In the Company of a Bestselling Brand


Jo Brand
Jo Brand is an icon, with her thinning hair tied back off her head with a well chosen head scarf and her trademark Dr Marten’s arriving on stage to rapturous applause, she settles. Jo even admits to the label of icon herself, although is clearly embarrassed and proud in equal measure. Her book Born Lippy having read it starts strong, full of human stories and wisdom, an embodied knowledge pours out from the stage and onto the pages. However, from chapter 10 onward it becomes a little lack lustre, very untypical for Jo, who is a charismatic and provocative character, who I would welcome a chat with all day and night.

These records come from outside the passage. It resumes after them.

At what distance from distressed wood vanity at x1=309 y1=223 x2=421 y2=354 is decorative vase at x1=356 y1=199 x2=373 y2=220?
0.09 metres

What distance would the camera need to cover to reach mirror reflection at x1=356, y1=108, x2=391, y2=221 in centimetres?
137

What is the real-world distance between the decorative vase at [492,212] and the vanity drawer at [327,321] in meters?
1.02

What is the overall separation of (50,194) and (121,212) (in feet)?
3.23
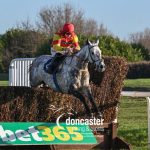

She claims that she felt it hilarious to tell people how to live their life as a feminist, given that she feels she is not a typical one - I think I am not typical version she says and references her appearance.
Tabloids have turned feminism into something that is grubby; the tabloids and much social media sniggers at it and has secret digs. Both tabloids and many people hate feminists, so her aim is to rebrand it. What’s wrong with wanting equality or pay or opportunity?

Claims –
Her mum was a staunch feminist who was destined for Oxford but gave it up to marry and have children – she says she regretted it throughout her life.
She says she and many others are threatened. While doing live comedy while she didn’t accept it she acknowledged the criticism. She knew who the perpetrators were. She explains with clear regret the trolls that plague social media threatening to kill or maim or rape people that are in the public eye. However, she goes on to say she would like to fall on Donald Trump and kill him and likens the planned assassination to how Graham Greene kills one of his characters https://genius.com/Graham-greene-a-shocking-accident-annotated. This is a contradiction for a feminist who feels so strongly about equality and the safety of those in the public eye!

When asked what has improved since the 1960s she needed much prompting – it’s easy to identify the negative in human behaviours when the success of your role depends on finding what’s dysfunctional about life and people. She went on to say that she felt communication had improved the accessibility and the opportunities, but felt that this progress comes with great responsibility.

On mental health, she explained that we must not separate this from the people for example saying that drug users were not to be trusted meant that they were not given the opportunities that other patients benefited from.